» **PASSAGE**
Segment Open

Bathurst has many stylistic interests, and a diversity of ideas and subjects. He makes portraiture that is divided between, or is on a continuum of, traditional representation or more interpretive portrayal. These portraits and portrayals sometimes involve fragmentation of appearance, sometimes impeccable wholeness, and sometimes fusions of both, of which Self Portrait and Rupert Wace (both 2023) are examples of the fused.

Bathurst makes physical sculptural objects which (although not in the Bathurst–Wace exhibition) are consistent with his themes, where they relate to ideas of damage. These works, Experiments (2014–15), have an emphasis on dystopian abjection – physically ill, fleshly abominations – and are an epitome of Bathurst’s interest in biomorphism.

Segment Closed

Stored data:

Segment Open

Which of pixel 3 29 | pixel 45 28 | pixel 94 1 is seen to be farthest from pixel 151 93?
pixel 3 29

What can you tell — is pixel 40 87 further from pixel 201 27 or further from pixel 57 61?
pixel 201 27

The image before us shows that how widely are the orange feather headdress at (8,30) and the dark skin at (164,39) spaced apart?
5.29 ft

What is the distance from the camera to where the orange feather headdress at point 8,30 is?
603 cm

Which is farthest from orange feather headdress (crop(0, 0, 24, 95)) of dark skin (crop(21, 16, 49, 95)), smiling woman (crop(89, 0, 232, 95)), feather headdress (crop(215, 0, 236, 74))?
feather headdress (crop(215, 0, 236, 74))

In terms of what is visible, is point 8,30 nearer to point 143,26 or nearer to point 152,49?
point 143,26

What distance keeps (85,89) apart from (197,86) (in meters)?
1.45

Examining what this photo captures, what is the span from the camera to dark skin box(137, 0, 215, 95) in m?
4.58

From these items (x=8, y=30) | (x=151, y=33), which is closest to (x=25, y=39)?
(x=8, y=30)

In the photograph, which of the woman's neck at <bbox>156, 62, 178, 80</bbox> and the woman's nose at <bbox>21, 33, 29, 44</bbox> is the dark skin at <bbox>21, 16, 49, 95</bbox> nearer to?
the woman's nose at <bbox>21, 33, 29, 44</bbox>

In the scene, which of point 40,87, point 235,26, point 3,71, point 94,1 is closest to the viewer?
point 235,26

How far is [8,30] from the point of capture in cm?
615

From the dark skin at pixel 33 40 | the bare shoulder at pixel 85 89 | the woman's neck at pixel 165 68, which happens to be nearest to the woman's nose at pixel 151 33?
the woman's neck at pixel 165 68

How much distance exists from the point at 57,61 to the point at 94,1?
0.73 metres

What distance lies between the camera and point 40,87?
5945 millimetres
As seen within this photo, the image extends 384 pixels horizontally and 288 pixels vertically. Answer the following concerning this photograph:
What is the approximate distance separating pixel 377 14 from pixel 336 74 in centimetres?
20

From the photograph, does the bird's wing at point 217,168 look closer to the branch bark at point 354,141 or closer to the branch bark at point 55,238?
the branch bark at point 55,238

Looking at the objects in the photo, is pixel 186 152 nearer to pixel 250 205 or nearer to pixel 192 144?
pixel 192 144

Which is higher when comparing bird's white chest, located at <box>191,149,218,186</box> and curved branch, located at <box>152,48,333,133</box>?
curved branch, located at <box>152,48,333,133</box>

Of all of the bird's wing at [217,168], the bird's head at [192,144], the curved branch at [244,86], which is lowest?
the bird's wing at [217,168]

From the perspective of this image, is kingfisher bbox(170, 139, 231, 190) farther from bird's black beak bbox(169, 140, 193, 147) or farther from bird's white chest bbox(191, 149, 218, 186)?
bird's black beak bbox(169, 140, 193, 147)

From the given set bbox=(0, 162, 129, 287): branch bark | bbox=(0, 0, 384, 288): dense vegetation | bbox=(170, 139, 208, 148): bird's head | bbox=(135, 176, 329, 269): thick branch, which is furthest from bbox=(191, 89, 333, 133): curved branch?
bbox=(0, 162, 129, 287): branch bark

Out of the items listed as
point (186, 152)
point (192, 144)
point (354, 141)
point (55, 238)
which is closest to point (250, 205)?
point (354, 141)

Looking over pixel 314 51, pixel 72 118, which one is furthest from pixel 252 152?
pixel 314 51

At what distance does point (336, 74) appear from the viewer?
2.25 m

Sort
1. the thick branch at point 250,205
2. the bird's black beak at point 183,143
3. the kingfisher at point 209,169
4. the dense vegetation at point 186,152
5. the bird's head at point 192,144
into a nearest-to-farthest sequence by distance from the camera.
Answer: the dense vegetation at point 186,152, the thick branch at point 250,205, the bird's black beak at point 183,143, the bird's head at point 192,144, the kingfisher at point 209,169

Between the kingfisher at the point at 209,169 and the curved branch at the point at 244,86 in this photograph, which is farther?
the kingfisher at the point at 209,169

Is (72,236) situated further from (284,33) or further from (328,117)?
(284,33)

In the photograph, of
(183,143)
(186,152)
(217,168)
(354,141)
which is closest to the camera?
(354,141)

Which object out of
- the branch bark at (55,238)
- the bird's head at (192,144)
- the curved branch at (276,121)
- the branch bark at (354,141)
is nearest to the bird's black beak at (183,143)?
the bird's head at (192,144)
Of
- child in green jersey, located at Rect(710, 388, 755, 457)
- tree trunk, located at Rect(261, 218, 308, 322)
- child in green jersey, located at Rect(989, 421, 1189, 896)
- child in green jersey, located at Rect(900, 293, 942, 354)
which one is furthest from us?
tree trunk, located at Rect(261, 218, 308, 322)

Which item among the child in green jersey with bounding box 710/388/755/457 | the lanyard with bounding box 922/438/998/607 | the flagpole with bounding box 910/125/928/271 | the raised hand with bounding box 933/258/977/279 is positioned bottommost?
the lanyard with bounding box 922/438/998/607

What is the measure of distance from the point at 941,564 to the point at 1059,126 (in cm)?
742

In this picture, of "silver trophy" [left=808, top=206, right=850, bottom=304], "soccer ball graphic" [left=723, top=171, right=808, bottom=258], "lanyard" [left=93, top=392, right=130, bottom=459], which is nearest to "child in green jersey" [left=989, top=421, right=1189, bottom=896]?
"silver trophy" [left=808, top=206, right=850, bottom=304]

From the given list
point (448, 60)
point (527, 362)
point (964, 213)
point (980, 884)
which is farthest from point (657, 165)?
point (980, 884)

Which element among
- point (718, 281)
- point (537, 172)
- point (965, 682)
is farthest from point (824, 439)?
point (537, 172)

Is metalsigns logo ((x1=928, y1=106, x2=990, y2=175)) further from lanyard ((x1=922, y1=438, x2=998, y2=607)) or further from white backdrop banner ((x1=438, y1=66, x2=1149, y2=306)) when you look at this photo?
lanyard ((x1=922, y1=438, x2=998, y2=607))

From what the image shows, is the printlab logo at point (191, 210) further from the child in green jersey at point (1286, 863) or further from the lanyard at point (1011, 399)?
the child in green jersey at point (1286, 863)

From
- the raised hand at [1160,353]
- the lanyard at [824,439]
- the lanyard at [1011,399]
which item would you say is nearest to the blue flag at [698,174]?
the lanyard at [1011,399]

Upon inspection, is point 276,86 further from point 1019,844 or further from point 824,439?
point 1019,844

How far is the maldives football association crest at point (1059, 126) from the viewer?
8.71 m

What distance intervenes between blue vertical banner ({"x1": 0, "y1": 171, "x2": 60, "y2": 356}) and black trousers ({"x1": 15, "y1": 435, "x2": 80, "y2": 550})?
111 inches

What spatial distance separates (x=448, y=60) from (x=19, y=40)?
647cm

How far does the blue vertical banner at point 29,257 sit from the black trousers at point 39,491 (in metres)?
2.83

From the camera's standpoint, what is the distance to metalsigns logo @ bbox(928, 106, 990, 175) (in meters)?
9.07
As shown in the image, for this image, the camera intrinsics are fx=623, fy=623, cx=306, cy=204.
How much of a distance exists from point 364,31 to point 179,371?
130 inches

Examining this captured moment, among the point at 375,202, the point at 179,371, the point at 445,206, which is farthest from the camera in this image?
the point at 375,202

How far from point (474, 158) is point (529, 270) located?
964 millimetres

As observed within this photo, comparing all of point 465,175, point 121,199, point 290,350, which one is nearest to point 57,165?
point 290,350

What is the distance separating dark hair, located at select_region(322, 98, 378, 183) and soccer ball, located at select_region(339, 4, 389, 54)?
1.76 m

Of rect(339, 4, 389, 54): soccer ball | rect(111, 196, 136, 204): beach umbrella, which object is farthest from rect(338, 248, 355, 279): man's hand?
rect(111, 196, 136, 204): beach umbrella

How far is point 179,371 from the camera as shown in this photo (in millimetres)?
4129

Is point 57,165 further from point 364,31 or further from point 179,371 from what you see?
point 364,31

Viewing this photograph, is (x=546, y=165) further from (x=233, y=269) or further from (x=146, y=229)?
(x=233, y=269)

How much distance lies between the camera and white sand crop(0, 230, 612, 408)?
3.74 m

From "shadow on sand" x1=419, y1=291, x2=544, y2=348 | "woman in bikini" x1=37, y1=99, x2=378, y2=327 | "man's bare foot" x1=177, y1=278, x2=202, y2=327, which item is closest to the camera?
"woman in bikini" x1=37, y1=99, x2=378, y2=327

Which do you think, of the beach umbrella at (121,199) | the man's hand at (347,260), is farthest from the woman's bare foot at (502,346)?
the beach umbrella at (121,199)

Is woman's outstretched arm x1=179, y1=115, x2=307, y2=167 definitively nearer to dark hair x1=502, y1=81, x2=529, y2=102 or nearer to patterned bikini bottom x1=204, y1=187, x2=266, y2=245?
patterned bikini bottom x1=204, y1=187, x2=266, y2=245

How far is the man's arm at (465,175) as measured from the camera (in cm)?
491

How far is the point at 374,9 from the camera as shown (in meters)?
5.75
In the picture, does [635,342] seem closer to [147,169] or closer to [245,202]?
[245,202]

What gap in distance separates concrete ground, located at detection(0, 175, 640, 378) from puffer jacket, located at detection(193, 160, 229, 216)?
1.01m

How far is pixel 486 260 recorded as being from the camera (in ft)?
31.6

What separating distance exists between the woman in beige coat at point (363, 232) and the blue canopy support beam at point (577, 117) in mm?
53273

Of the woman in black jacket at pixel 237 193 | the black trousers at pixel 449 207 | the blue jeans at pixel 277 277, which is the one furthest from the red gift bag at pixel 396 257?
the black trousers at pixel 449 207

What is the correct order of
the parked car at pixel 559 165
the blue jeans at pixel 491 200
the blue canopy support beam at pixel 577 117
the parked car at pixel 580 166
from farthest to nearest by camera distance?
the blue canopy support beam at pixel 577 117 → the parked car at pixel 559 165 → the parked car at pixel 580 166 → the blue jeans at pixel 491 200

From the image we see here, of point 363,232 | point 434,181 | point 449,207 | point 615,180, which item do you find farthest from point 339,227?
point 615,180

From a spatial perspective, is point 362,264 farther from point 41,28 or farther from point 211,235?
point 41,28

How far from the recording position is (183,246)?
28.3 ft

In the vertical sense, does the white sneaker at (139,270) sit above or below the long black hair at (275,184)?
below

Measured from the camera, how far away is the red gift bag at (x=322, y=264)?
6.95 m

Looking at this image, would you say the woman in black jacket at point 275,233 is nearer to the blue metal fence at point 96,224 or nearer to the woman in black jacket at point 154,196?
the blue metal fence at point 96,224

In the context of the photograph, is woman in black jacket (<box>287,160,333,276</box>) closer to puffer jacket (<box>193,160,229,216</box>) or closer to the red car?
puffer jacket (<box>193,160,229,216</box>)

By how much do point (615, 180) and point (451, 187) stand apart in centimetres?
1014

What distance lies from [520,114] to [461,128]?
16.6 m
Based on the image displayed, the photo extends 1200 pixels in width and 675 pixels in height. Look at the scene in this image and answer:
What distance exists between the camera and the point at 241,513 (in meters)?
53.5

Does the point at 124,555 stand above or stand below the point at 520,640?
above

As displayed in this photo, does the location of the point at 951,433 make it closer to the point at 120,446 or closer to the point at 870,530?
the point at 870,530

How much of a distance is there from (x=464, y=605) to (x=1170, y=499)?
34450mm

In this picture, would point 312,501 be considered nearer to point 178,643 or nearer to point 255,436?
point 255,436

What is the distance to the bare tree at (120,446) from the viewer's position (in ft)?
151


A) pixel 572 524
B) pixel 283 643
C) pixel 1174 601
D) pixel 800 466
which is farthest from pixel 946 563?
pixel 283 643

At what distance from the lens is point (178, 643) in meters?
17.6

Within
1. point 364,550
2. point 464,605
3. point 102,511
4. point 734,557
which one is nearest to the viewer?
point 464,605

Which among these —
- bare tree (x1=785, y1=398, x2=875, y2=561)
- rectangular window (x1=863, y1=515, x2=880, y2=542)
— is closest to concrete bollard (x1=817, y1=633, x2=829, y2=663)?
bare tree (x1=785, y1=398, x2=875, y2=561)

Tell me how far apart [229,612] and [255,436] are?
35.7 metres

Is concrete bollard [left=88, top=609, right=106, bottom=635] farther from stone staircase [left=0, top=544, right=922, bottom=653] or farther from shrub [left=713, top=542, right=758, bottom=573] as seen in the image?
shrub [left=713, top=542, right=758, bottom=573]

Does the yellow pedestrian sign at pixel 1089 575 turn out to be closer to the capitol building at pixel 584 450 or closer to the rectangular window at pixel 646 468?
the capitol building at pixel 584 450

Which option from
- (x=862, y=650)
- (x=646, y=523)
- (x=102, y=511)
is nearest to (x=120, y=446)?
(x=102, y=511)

Segment Closed

Pick up the passage on Bathurst's art after its final sentence and continue it. The records have no connection to the text about Bathurst's art.

» **EXERCISE OUTPUT**
Less abominably, there is a huge series of 120 individual faces observed at online Zoom meetings Zoom Connection (2020–23) where, under the life-diminishing grip of Covid, and its lockdowns, people gathered – connected together, digitally – for mutual support and wellbeing. Meditations (previously Neurodoodles) (2005–23) are watercolours, which continue, in part, Bathurst’s theme of abomination, but also the fevers of sexuality, bodily physicality, illness, emotional derangement, relationships (for better or worse) and, ultimately, transformative wellness. From 2018 the Meditations series expanded to give shamanic forms of attention to behavioural and addictions disorders and made visual certain aspects of behavioural disorders recovery therapies. A series sequence The Journeyman (2021– 23) creates a narrative progression – A Rake’s Progress in reverse – from despair to the redemptive.⁵ Large abstract works Falling Angels (1998–2021) seem to be elemental mood boards – the accretions and discharges of a psychic history, in which individual parts become a whole, in what seem to be inexorable moods, of emotional enormity...

In 2015 and 2016 a series of artist residencies took place on Bathurst’s land, known as the Blackrock and Matt’s Gallery Residency Programme. Curatorially originated by Robin Klassnik from Matt’s Gallery, Roy Voss, and Bathurst, the project enabled participating artists to enjoy accommodation, materials, workspace, and time, to make art that would otherwise most likely never come into existence. There were seven artists in the residency scheme, who made work in what was Bathurst’s rural home environment.⁶ Although Bathurst was a co-curatorial director, with Klassnik and Roy, and not one of the artists, it would be an interestingly reflective thought-exercise to imagine him as an artist beneficiary of a such a scheme – as having been accorded a lifetime’s accommodation in a countryside environment, and given the time, and sufficient resources, to be, and think, and make art...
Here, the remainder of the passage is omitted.